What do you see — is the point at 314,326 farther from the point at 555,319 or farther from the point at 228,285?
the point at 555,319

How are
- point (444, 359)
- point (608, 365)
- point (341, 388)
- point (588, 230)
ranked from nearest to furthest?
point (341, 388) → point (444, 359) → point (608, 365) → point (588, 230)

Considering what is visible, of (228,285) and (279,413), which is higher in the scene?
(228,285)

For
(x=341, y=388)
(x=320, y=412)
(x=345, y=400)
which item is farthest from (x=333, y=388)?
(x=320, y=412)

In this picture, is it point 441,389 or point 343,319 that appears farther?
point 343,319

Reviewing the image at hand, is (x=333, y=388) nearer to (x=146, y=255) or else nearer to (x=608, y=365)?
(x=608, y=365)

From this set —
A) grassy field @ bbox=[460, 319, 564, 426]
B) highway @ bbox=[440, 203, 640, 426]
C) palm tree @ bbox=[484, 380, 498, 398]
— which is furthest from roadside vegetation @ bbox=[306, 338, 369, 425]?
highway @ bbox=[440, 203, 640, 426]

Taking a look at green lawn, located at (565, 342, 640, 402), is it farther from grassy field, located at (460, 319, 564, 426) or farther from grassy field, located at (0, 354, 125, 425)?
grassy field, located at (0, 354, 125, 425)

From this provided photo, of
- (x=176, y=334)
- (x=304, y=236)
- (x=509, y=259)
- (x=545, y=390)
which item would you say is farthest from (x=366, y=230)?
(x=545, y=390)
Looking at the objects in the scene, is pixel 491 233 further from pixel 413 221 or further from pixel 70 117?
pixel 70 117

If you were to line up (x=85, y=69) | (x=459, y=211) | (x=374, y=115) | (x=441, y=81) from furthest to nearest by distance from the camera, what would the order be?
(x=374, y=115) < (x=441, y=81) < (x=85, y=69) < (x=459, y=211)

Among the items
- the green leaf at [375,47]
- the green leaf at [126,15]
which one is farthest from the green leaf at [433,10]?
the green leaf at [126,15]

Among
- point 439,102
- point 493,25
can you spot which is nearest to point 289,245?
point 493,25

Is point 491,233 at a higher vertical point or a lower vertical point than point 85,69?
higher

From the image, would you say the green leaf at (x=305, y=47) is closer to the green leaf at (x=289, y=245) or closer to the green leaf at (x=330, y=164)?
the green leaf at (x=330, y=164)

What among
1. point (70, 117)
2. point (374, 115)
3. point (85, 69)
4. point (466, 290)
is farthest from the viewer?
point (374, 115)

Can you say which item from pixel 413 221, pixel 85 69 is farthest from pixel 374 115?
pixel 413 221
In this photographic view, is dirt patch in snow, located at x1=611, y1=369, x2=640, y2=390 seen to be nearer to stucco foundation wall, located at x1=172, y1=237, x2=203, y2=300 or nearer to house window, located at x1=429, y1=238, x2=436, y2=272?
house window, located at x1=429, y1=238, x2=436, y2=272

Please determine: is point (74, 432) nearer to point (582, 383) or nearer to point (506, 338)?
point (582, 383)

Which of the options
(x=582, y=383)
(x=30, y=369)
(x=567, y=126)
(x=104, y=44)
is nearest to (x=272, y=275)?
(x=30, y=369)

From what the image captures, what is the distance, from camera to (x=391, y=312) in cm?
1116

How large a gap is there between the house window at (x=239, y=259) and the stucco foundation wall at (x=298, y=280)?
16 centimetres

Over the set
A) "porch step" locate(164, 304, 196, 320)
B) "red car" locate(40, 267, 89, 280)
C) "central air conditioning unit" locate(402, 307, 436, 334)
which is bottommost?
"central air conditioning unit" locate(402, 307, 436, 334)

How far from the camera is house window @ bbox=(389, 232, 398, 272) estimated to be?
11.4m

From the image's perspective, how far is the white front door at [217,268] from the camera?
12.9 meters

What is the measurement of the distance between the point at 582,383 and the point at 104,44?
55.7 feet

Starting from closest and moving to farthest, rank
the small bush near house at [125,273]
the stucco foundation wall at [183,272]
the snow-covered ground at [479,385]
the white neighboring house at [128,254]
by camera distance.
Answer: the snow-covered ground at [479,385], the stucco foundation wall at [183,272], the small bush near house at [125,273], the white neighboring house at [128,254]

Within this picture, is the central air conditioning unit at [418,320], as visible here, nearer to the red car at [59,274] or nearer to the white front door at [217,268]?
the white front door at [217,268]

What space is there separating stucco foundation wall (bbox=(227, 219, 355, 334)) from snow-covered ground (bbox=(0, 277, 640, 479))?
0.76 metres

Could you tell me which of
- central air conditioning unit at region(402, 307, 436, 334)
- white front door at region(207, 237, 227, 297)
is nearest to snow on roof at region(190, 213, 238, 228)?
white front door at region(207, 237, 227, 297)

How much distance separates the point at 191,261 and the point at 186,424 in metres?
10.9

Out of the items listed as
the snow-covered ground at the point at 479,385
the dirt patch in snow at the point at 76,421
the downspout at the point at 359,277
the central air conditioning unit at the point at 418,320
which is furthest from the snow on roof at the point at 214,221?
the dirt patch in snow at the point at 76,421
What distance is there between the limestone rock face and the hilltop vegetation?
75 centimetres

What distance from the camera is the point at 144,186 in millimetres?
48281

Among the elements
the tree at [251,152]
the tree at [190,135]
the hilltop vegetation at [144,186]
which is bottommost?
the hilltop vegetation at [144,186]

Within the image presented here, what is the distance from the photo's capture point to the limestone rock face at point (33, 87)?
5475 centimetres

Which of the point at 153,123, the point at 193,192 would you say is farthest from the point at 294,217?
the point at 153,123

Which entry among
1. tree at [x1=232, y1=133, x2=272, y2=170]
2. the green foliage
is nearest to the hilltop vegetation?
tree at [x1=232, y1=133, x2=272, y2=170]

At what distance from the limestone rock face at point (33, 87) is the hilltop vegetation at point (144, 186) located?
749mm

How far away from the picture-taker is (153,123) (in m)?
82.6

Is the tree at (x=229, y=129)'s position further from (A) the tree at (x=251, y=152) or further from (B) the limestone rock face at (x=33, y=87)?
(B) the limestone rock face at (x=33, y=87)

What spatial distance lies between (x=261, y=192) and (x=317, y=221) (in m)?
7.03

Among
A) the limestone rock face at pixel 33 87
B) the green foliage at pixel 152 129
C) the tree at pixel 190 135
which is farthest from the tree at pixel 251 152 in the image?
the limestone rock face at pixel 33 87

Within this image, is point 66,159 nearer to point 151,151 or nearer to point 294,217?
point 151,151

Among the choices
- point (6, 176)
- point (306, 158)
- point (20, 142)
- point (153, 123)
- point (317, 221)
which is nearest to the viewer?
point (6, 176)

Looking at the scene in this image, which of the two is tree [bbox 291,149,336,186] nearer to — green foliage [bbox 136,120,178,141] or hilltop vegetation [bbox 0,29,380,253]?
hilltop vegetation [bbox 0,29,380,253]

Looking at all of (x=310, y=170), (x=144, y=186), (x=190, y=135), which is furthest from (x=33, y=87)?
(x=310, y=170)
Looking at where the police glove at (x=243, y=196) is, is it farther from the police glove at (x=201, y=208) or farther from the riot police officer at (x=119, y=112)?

_____

**Your objective**. Reproduce every one of the records above word for word, leaving out nothing and changing nothing.

**The output**.
What do you see — is the point at 314,326 farther from the point at 555,319 or farther from the point at 228,285?
the point at 555,319

How are
- point (444, 359)
- point (608, 365)
- point (341, 388)
- point (588, 230)
ranked from nearest to furthest?
point (341, 388) → point (444, 359) → point (608, 365) → point (588, 230)

Considering what is visible, of (228,285) and (279,413), which is higher in the scene?
(228,285)

For
(x=341, y=388)
(x=320, y=412)
(x=345, y=400)
which item is farthest from (x=333, y=388)?
(x=320, y=412)

In this picture, is it point 441,389 or point 343,319 that appears farther?
point 343,319

Reviewing the image at hand, is (x=333, y=388) nearer to (x=146, y=255) or else nearer to (x=608, y=365)?
(x=608, y=365)

From this set —
A) grassy field @ bbox=[460, 319, 564, 426]
B) highway @ bbox=[440, 203, 640, 426]
C) palm tree @ bbox=[484, 380, 498, 398]
— which is furthest from roadside vegetation @ bbox=[306, 338, 369, 425]?
highway @ bbox=[440, 203, 640, 426]

Taking a look at green lawn, located at (565, 342, 640, 402), is it farther from grassy field, located at (460, 319, 564, 426) or farther from grassy field, located at (0, 354, 125, 425)?
grassy field, located at (0, 354, 125, 425)

From this provided photo, of
- (x=176, y=334)
- (x=304, y=236)
- (x=509, y=259)
- (x=545, y=390)
which item would you say is farthest from (x=366, y=230)?
(x=545, y=390)
Looking at the objects in the scene, is pixel 491 233 further from pixel 413 221 or further from pixel 70 117?
pixel 70 117

If you were to line up (x=85, y=69) | (x=459, y=211) | (x=374, y=115) | (x=441, y=81) from furthest to nearest by distance from the camera, what would the order be?
(x=374, y=115) < (x=441, y=81) < (x=85, y=69) < (x=459, y=211)

Among the items
- the green leaf at [375,47]
- the green leaf at [126,15]
which one is farthest from the green leaf at [433,10]?
the green leaf at [126,15]

Among
- point 439,102
- point 493,25
can you spot which is nearest to point 289,245?
point 493,25

Is point 491,233 at a higher vertical point or a lower vertical point than point 85,69?
higher

From the image, would you say the green leaf at (x=305, y=47) is closer to the green leaf at (x=289, y=245) or closer to the green leaf at (x=330, y=164)?
the green leaf at (x=330, y=164)

What among
1. point (70, 117)
2. point (374, 115)
3. point (85, 69)
4. point (466, 290)
is farthest from the viewer?
point (374, 115)

Can you say which item from pixel 413 221, pixel 85 69 is farthest from pixel 374 115?
pixel 413 221
In this photographic view, is dirt patch in snow, located at x1=611, y1=369, x2=640, y2=390 seen to be nearer to stucco foundation wall, located at x1=172, y1=237, x2=203, y2=300 or nearer to house window, located at x1=429, y1=238, x2=436, y2=272?
house window, located at x1=429, y1=238, x2=436, y2=272

Please determine: is point (74, 432) nearer to point (582, 383) or nearer to point (506, 338)?
point (582, 383)

Which of the options
(x=582, y=383)
(x=30, y=369)
(x=567, y=126)
(x=104, y=44)
is nearest to (x=272, y=275)?
(x=30, y=369)

From what the image captures, what is the distance, from camera to (x=391, y=312) in cm?
1116

How large a gap is there between the house window at (x=239, y=259) and the stucco foundation wall at (x=298, y=280)?
16 centimetres

Over the set
A) "porch step" locate(164, 304, 196, 320)
B) "red car" locate(40, 267, 89, 280)
C) "central air conditioning unit" locate(402, 307, 436, 334)
which is bottommost?
"central air conditioning unit" locate(402, 307, 436, 334)

How far from the camera is house window @ bbox=(389, 232, 398, 272) estimated to be?
11.4m

From the image's perspective, how far is the white front door at [217,268] from the camera?
12.9 meters

What is the measurement of the distance between the point at 582,383 and the point at 104,44?
55.7 feet

Starting from closest and moving to farthest, rank
the small bush near house at [125,273]
the stucco foundation wall at [183,272]
the snow-covered ground at [479,385]
the white neighboring house at [128,254]
by camera distance.
Answer: the snow-covered ground at [479,385], the stucco foundation wall at [183,272], the small bush near house at [125,273], the white neighboring house at [128,254]

Within this picture, is the central air conditioning unit at [418,320], as visible here, nearer to the red car at [59,274] or nearer to the white front door at [217,268]?
the white front door at [217,268]

What space is there separating stucco foundation wall (bbox=(227, 219, 355, 334)) from snow-covered ground (bbox=(0, 277, 640, 479))?
0.76 metres

Could you tell me which of
- central air conditioning unit at region(402, 307, 436, 334)
- white front door at region(207, 237, 227, 297)
is nearest to snow on roof at region(190, 213, 238, 228)?
white front door at region(207, 237, 227, 297)

How much distance separates the point at 191,261 and the point at 186,424 in metres?
10.9

Out of the items listed as
the snow-covered ground at the point at 479,385
the dirt patch in snow at the point at 76,421
the downspout at the point at 359,277
the central air conditioning unit at the point at 418,320
which is furthest from the snow on roof at the point at 214,221?
the dirt patch in snow at the point at 76,421
What distance is there between the limestone rock face and the hilltop vegetation?
75 centimetres

What distance from the camera is the point at 144,186 in millimetres?
48281

Among the elements
the tree at [251,152]
the tree at [190,135]
the hilltop vegetation at [144,186]
which is bottommost?
the hilltop vegetation at [144,186]

Within the image presented here, what is the distance from the photo's capture point to the limestone rock face at point (33, 87)?
5475 centimetres

Which of the point at 153,123, the point at 193,192 would you say is farthest from the point at 294,217?
the point at 153,123

Which entry among
1. tree at [x1=232, y1=133, x2=272, y2=170]
2. the green foliage
is nearest to the hilltop vegetation?
tree at [x1=232, y1=133, x2=272, y2=170]

At what distance from the limestone rock face at point (33, 87) is the hilltop vegetation at point (144, 186) located?
749mm

How far away from the picture-taker is (153,123) (in m)?
82.6

Is the tree at (x=229, y=129)'s position further from (A) the tree at (x=251, y=152) or further from (B) the limestone rock face at (x=33, y=87)?
(B) the limestone rock face at (x=33, y=87)

What spatial distance lies between (x=261, y=192) and (x=317, y=221) (in m)?
7.03

Among
A) the limestone rock face at pixel 33 87
B) the green foliage at pixel 152 129
C) the tree at pixel 190 135
which is farthest from the tree at pixel 251 152 in the image?
the limestone rock face at pixel 33 87

Within this image, is point 66,159 nearer to point 151,151 or nearer to point 294,217?
point 151,151

Among the choices
- point (6, 176)
- point (306, 158)
- point (20, 142)
- point (153, 123)
- point (317, 221)
which is nearest to the viewer?
point (6, 176)

Looking at the scene in this image, which of the two is tree [bbox 291,149,336,186] nearer to — green foliage [bbox 136,120,178,141] or hilltop vegetation [bbox 0,29,380,253]?
hilltop vegetation [bbox 0,29,380,253]

Looking at all of (x=310, y=170), (x=144, y=186), (x=190, y=135), which is furthest from (x=33, y=87)?
(x=310, y=170)
Looking at where the police glove at (x=243, y=196) is, is it farther from the police glove at (x=201, y=208) or farther from the riot police officer at (x=119, y=112)?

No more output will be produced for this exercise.